The Candy Store on the Corner Sweet Variations Makes People Smile



Tucked away in Downtown Fenton’s historic Dibbleville is a hidden gem: an old-fashioned candy store that takes you back to another time – a time when shop shelves were lined with glass apothecary jars filled with confections of every imaginable kind – a time when chocolatiers could be seen tending to churning wheels of chocolate and hand-shaping chocolate bunnies. At Sweet Variations, visitors walk through the door and are met by the mouthwatering aroma of Butter Crunch Toffee wafting through the air. For 32 years, the store has occupied a quaint building constructed in 1837 on the corner of Leroy St. and Shiawassee Ave. Shop-owner and longtime Fenton resident Carol Schuler claims that when she bought the store, she knew nothing about chocolate, so she hired a woman to make chocolate bunnies at Easter time. Afterward, Carol decided that she wanted learn to make chocolate candy herself. Today, loyal patrons have told Carol that her chocolates are “better than Godiva.”

And boy, did she ever learn to make delicious chocolate treats of every shape, size and color, using the finest ingredients in a process she describes as “part art and part science.” The science involves getting the chocolate to the perfect temperature and consistency. There are two chocolate wheels that churn rich, silky “waterfalls” of milk and dark chocolate. “Shaping, molding and creating the centers is the art,” she laughed. Carol has two assistants who work with her in the kitchen at the back of the store. Penny Sabatine oversees one of the chocolate wheels, paints the molds with chocolate and makes candies. Another worker, known as “The Bunny Dresser,” decorates the bunnies and Easter eggs, then individually bags and prices each piece. Upon entering the store, customers can watch the chocolatiers at work through a window into the kitchen.

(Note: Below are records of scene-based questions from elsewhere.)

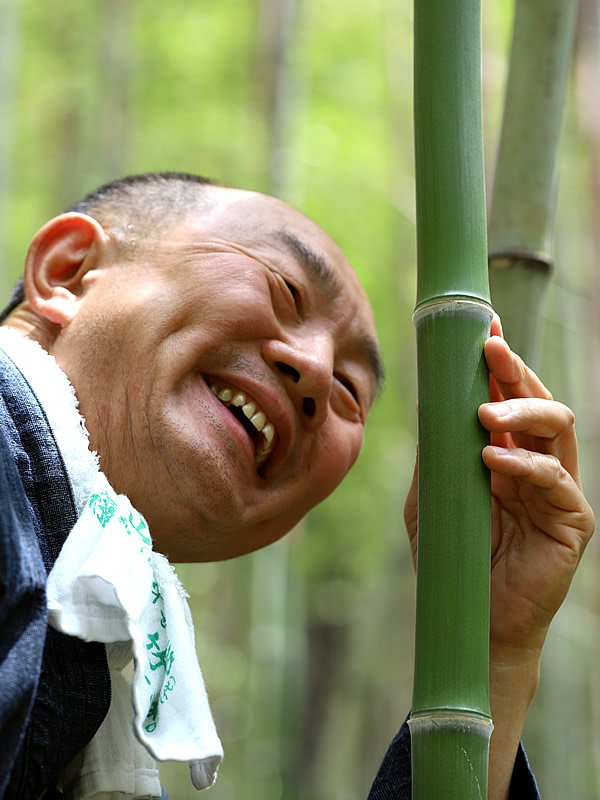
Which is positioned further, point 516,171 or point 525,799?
point 516,171

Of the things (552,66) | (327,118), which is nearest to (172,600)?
(552,66)

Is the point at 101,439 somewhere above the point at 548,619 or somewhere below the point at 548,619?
above

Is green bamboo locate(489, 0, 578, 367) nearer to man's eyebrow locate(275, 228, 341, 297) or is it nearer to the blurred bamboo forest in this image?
man's eyebrow locate(275, 228, 341, 297)

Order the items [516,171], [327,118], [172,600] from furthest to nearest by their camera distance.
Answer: [327,118] → [516,171] → [172,600]

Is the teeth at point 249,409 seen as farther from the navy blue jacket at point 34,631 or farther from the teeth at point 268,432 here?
the navy blue jacket at point 34,631

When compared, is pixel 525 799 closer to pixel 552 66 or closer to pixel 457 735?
pixel 457 735

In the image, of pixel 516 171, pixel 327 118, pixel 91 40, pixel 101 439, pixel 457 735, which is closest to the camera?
pixel 457 735

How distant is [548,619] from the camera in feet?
4.14

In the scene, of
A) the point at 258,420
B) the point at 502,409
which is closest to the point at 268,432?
the point at 258,420

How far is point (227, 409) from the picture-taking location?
1.32m

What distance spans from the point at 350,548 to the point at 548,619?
812cm

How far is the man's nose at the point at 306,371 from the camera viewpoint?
4.37 ft

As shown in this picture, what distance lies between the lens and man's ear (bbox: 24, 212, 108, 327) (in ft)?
4.73

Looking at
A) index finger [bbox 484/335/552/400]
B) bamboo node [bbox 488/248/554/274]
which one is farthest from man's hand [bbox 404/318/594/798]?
bamboo node [bbox 488/248/554/274]
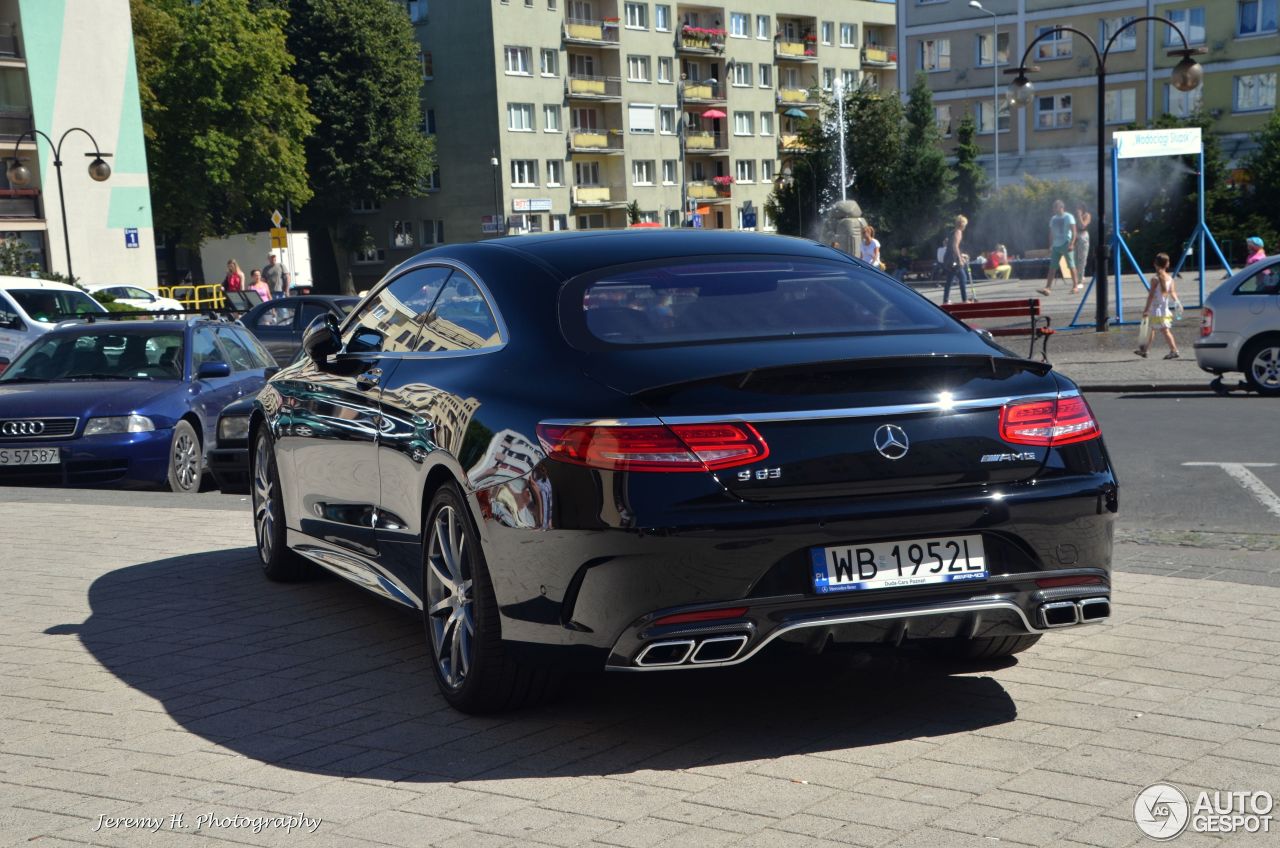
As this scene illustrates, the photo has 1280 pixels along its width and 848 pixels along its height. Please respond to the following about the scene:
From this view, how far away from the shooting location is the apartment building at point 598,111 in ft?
286

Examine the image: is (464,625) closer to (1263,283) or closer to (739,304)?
(739,304)

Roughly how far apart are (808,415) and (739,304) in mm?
911

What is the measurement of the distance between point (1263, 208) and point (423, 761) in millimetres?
50707

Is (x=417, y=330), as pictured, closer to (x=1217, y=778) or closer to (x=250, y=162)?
(x=1217, y=778)

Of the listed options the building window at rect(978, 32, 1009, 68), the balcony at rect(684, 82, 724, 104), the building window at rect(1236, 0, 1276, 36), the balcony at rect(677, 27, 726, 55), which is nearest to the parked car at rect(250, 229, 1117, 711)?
the building window at rect(1236, 0, 1276, 36)

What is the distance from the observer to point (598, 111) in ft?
310

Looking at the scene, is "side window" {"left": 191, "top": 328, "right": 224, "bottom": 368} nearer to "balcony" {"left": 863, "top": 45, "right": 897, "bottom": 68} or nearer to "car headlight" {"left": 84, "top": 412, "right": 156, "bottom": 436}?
"car headlight" {"left": 84, "top": 412, "right": 156, "bottom": 436}

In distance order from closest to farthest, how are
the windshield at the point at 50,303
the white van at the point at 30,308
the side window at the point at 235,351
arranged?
the side window at the point at 235,351
the white van at the point at 30,308
the windshield at the point at 50,303

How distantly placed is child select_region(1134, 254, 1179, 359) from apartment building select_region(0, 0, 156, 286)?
4336cm

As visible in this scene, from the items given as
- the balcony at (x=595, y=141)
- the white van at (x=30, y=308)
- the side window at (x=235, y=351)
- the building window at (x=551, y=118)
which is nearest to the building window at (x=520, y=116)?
the building window at (x=551, y=118)

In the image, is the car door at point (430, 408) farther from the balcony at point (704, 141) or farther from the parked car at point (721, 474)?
the balcony at point (704, 141)

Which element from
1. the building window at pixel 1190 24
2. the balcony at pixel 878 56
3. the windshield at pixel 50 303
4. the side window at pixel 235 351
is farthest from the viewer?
the balcony at pixel 878 56

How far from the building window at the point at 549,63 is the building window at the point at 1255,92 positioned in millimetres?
36510

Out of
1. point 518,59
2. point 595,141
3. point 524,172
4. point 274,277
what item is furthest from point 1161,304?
point 595,141
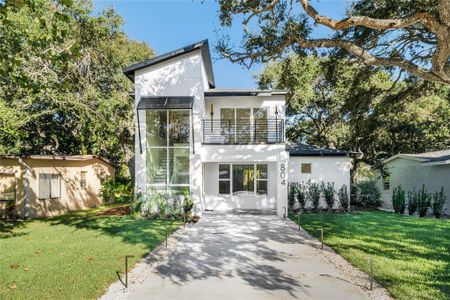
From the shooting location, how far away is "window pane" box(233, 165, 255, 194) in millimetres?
18766

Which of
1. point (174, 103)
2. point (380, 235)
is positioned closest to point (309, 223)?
point (380, 235)

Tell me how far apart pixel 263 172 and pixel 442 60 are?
37.3 feet

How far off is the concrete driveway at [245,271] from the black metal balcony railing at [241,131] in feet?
23.0

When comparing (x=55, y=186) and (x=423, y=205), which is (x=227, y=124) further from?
(x=423, y=205)

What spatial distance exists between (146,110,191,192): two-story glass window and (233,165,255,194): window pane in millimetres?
3710

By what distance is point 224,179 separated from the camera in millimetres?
18859

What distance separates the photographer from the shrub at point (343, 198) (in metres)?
18.2

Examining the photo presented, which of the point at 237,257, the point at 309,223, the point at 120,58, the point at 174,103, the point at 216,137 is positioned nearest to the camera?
the point at 237,257

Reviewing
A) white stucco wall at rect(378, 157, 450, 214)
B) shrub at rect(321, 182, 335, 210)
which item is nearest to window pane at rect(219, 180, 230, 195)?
shrub at rect(321, 182, 335, 210)

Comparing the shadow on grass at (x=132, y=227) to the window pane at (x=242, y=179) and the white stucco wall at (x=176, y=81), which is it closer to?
the white stucco wall at (x=176, y=81)

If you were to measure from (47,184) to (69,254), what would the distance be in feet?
36.6

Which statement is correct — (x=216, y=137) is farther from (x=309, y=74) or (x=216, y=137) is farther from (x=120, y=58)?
(x=309, y=74)

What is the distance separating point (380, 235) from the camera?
10.7 meters

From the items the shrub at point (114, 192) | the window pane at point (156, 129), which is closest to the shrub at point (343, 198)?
the window pane at point (156, 129)
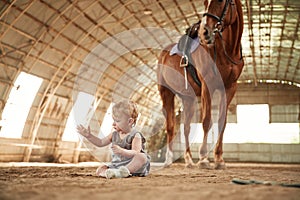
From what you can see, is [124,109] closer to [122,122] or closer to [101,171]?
[122,122]

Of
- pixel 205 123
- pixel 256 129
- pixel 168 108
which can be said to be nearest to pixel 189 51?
pixel 205 123

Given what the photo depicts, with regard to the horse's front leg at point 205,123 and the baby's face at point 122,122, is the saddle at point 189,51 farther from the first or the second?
the baby's face at point 122,122

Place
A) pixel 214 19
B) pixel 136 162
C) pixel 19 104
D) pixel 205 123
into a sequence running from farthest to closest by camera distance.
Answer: pixel 19 104 → pixel 205 123 → pixel 214 19 → pixel 136 162

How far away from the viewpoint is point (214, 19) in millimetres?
7453

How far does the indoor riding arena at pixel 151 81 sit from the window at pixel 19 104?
78mm

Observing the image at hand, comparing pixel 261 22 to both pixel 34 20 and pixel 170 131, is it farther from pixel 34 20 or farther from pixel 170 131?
pixel 170 131

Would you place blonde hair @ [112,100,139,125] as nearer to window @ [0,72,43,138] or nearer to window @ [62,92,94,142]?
window @ [0,72,43,138]

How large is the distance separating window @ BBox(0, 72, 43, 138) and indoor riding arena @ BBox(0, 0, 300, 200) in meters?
0.08

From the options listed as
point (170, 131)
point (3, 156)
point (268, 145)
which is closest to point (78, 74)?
point (3, 156)

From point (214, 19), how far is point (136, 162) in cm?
380

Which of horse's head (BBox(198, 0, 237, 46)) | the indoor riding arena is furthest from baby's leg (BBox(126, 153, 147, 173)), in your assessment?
horse's head (BBox(198, 0, 237, 46))

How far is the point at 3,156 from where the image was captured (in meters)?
22.9

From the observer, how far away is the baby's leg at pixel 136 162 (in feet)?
16.8

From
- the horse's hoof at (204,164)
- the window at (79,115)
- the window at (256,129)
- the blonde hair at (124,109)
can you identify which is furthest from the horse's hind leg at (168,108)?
the window at (256,129)
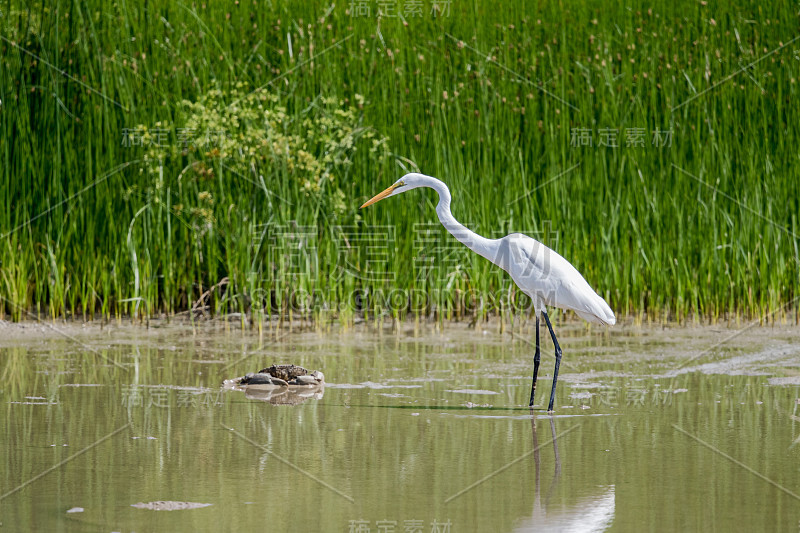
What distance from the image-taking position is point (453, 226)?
20.5 ft

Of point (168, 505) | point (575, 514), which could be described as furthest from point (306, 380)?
point (575, 514)

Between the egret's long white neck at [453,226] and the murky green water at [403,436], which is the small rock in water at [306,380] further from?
the egret's long white neck at [453,226]

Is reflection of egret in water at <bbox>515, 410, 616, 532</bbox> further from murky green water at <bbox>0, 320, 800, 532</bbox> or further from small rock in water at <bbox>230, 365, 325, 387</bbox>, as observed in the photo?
small rock in water at <bbox>230, 365, 325, 387</bbox>

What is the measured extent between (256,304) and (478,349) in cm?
180

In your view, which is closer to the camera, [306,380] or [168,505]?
[168,505]

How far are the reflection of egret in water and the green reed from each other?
4197 millimetres

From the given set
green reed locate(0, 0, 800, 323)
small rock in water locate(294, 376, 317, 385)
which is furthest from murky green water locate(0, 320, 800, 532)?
green reed locate(0, 0, 800, 323)

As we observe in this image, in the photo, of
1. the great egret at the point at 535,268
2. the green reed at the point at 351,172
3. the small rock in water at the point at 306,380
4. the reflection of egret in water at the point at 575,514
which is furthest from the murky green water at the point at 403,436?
the green reed at the point at 351,172

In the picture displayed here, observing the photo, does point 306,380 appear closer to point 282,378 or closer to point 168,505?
point 282,378

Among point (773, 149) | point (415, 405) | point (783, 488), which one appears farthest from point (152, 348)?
point (773, 149)

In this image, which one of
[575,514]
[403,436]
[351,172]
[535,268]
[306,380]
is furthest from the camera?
[351,172]

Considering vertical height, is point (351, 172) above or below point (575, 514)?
above

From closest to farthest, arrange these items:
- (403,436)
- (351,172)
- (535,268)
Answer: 1. (403,436)
2. (535,268)
3. (351,172)

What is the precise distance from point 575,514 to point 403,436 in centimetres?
132
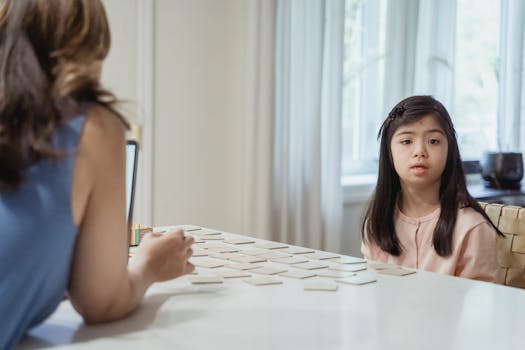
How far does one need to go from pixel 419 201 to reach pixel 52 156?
132cm

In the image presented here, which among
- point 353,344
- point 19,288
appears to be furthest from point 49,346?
point 353,344

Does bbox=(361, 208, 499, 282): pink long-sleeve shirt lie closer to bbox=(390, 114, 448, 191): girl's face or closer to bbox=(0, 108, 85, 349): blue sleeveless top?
bbox=(390, 114, 448, 191): girl's face

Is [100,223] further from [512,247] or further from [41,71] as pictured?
[512,247]

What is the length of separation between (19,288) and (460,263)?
4.12 ft

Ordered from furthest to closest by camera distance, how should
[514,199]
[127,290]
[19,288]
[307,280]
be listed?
[514,199], [307,280], [127,290], [19,288]

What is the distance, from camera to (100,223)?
0.99 meters

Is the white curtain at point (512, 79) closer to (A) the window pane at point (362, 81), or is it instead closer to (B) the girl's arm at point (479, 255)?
(A) the window pane at point (362, 81)

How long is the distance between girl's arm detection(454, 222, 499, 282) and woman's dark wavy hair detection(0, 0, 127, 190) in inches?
46.1

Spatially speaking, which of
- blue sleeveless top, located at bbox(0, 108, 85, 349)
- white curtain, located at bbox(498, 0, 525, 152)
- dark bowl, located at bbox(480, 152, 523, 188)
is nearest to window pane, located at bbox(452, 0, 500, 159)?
white curtain, located at bbox(498, 0, 525, 152)

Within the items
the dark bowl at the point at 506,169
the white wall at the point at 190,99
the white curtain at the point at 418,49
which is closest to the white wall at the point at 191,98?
the white wall at the point at 190,99

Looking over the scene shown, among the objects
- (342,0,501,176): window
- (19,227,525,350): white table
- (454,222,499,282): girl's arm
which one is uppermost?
(342,0,501,176): window

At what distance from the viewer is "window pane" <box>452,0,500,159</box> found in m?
4.43

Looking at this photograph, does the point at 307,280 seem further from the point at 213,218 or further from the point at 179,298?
the point at 213,218

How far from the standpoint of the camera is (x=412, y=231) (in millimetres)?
2014
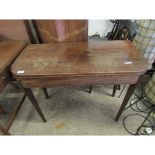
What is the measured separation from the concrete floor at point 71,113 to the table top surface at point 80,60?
28.1 inches

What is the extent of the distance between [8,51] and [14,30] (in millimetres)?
255

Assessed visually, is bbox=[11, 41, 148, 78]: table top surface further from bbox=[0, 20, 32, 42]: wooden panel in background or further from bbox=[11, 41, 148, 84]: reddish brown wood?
bbox=[0, 20, 32, 42]: wooden panel in background

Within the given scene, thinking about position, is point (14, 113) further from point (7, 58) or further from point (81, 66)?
point (81, 66)

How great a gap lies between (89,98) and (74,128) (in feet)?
1.40

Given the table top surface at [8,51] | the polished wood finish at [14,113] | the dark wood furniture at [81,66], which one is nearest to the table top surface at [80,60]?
the dark wood furniture at [81,66]

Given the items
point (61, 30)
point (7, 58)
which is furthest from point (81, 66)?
point (7, 58)

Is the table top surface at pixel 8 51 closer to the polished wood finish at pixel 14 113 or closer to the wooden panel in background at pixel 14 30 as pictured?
the wooden panel in background at pixel 14 30

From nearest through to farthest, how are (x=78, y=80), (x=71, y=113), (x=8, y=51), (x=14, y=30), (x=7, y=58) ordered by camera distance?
(x=78, y=80)
(x=7, y=58)
(x=8, y=51)
(x=14, y=30)
(x=71, y=113)

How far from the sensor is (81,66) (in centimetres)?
100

SweetVarSIDEEaster season is, of course, the busiest time of year at Sweet Variations. The talented chocolatiers will hand-make 3,000 Easter bunnies, ducks, chicks and cream-filled eggs. The multi-step process is tedious, and includes tempering the chocolate, painting the molds with the chocolate, adding the filling (coconut crème, peanut butter, caramel and cherry almond), clipping the molds together, and then cooling them in the ice box. Once cool, the candies are removed from the mold, hand-trimmed and decorated. Voila! The solid chocolate bunnies, crème-filled eggs and assorted fine candies are ready to be put out on the shelves. No task is too big or too small at Sweet Variations. A few years ago, they filled a custom order for a 27-pound chocolate bunny. “We don’t fool around,” Carol chuckled, adding that the bunny, decked out as a race car driver, was an Easter gift for a 16-year-old, who hopefully didn’t finish that treat until he was 17. Another customer once asked Carol to create a candy made of white chocolate, coconut and almonds for her boyfriend; Carol liked it so much that she named it the Iceberg and it has since become a popular item.

A glass case displays a tempting variety of the handmade chocolates. “Cherry Cordials are one of our best sellers,” says Carol. Another local favorite is the Tiger Paw, named for Fenton High School’s sports mascot. The Lorenzo, which is named after a former Sweet Variations employee, is decadent butternut nougat surrounded by a rich layer of raspberry sauce and covered in chocolate. The shop’s shelves hold chocolate golf balls and toads, as well as some more unusual offerings such as chocolate-covered orange peels and chocolate “Buddha Hands,” which are made using an oriental fruit.

But chocolate isn’t the only candy to be found at Sweet Variations. Every corner, nook and cranny of the shop is packed with jar after jar of gummy bears, Jelly Bellies, malt eggs, licorice, hard candies in every color, M&Ms and candied fruit slices, to name just a few. In addition, Sweet Variations’ patrons find a variety of unusual, eclectic and humorous gift items.

As a self-taught chocolatier, Carol attends conferences and cooking classes to continue honing her skill at producing the best quality chocolates. Not a day goes by that a customer doesn’t walk in and exclaim, “I used to come here when I was a kid and it’s still here!” Carol says it’s the nostalgia that brings people back and adds that now, she’s happy to see a new generation of kids coming in to experience the same joys of older generations. People often come to Sweet Variations seeking a sweet ending after a fine meal at one of the nearby restaurants. “A bride and groom even came in one day to have their picture taken in front of the candy counter,” Carol laughed. Most come looking for one piece of candy – just one bite of rich and decadent chocolate! And for Carol, that is what makes all the hard work worthwhile – her happy customers. “Chocolate makes people smile,” she said. “They are always happy here.”